Exploration of the Palaezoic tight gas sands has been ongoing in Abu Dhabi since the early 1980s. The first discovery of gas in this formation dates back to this period; however commercial rates were not proven due to mechanical issues and the overall tight nature of the Pre-Khuff clastics. This formation is not only of interest as a source of gas, but also because gas shows and production from this formation have shown to be free of hydrogen sulphide.Many wells in the Abu Dhabi Pre-Khuff have resulted in good gas shows while drilling, but did not produce.

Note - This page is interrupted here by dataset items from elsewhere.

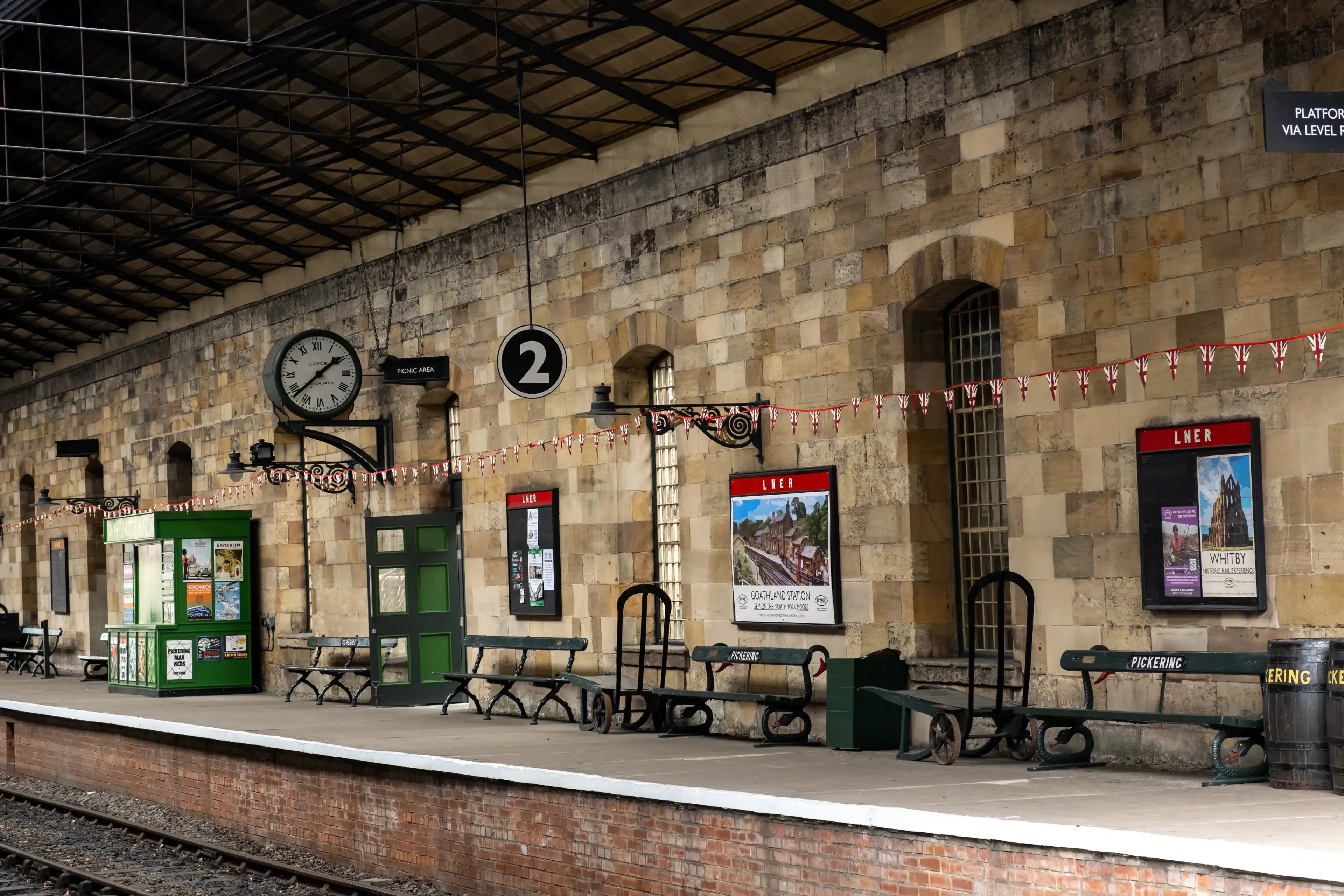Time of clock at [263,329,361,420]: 1:38
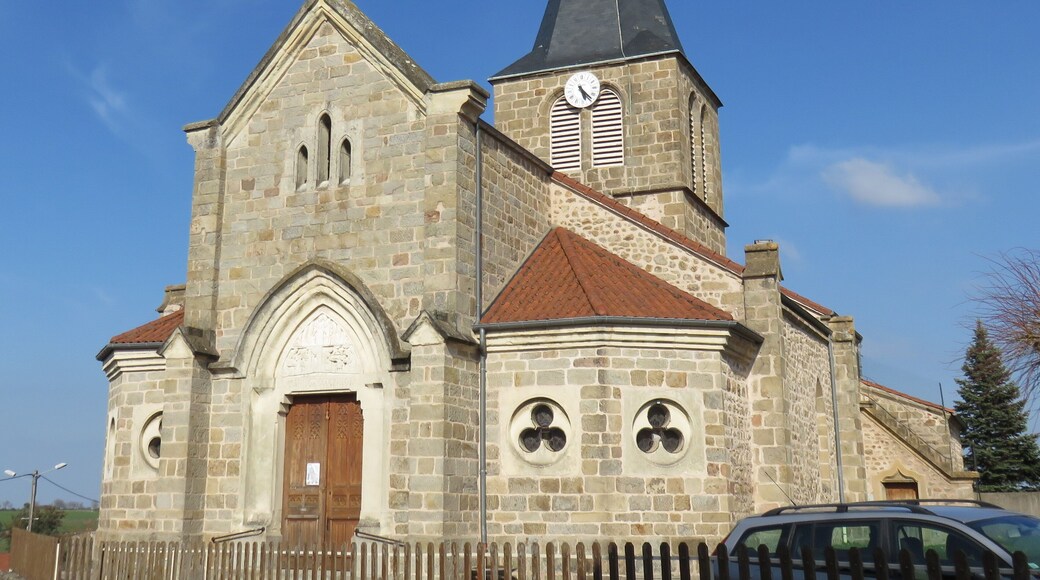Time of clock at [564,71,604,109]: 5:22
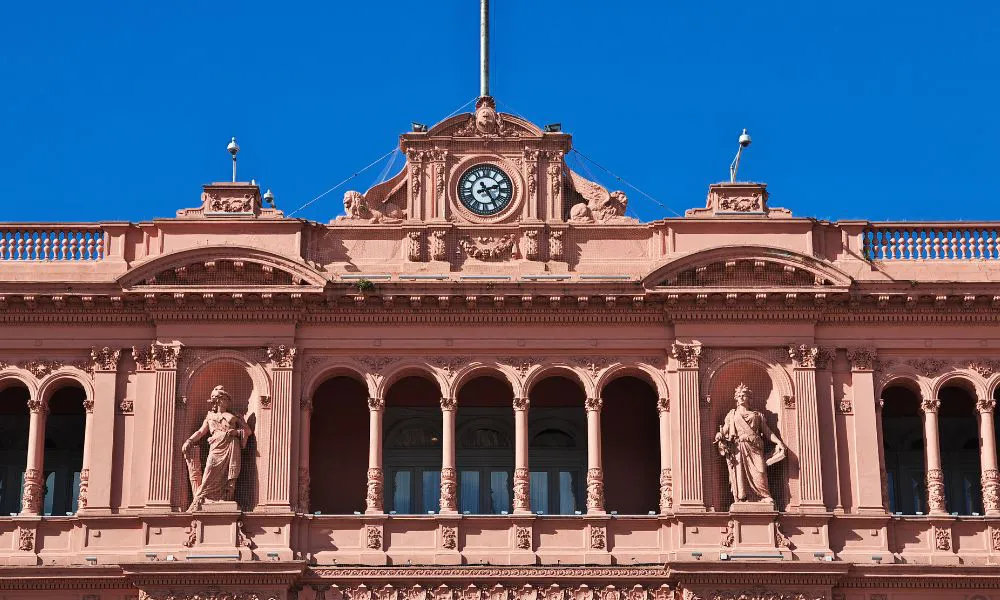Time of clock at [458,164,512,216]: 2:24
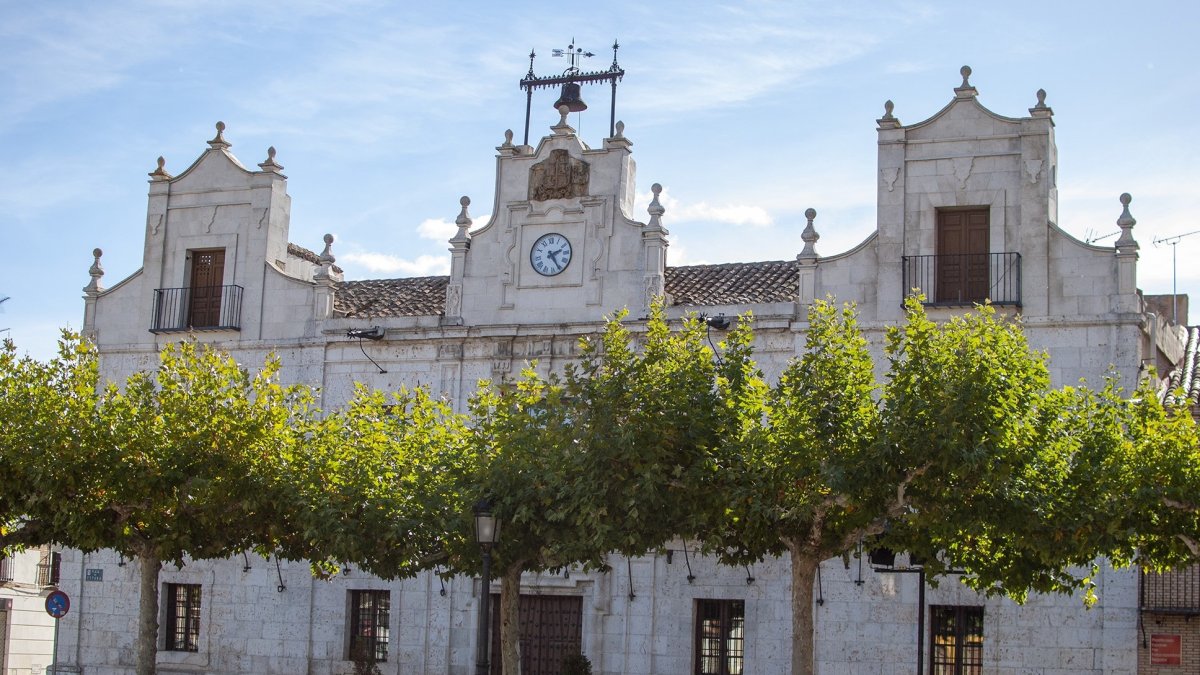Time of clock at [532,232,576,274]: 2:25
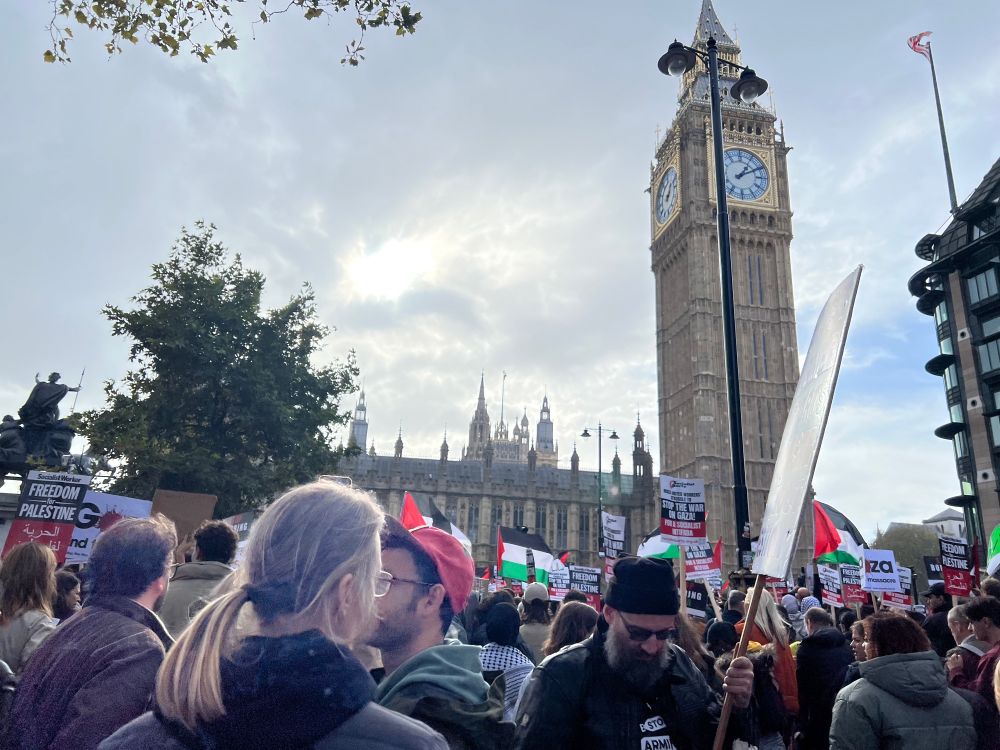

The poor production test results are not surprising if we consider formation damage the low permeability of the reservoir as regional experience has shown that commercial production rates are only achievable through the application of hydraulic fracturing.Hydraulic fracturing in the Abu Dhabi Pre-Khuff formation is not without its challenges. The depth of this target creates a high pressure and high temperature environment which requires special equipment and technologies. The geomechanical properties and behavior of this formation are largely unknown in the Abu Dhabi region. In other parts of the Arabian Plate, this formation is known to be a complex geological environment with high fracture gradients, the poor consolidation and a high risk of poroelasticity. The aforementioned attributes make the Pre-Khuff formation a challenge to successfully fracture stimulate.In a recent Pre-Khuff exploration well, hydraulic fracture stimulation was successfully implemented as part of the completion strategy. This new technique resulted in the successful production test of a Pre-Khuff target at commercial gas rates. In this paper we will show how the integration of petrophysical data, core data, geomechanical interpretations, lab/fluid testing and fracture diagnostics were used to design and optimize the hydraulic fracturing treatment. We highlight key technical risks and challenges encountered during the preparation, design, execution and evaluation phases of this operation and demonstrate how these risks were mitigated and the challenges overcome.. Finally, we will discuss how these methods and workflows can be applied for the improvement and optimization of future Pre-Khuff wells.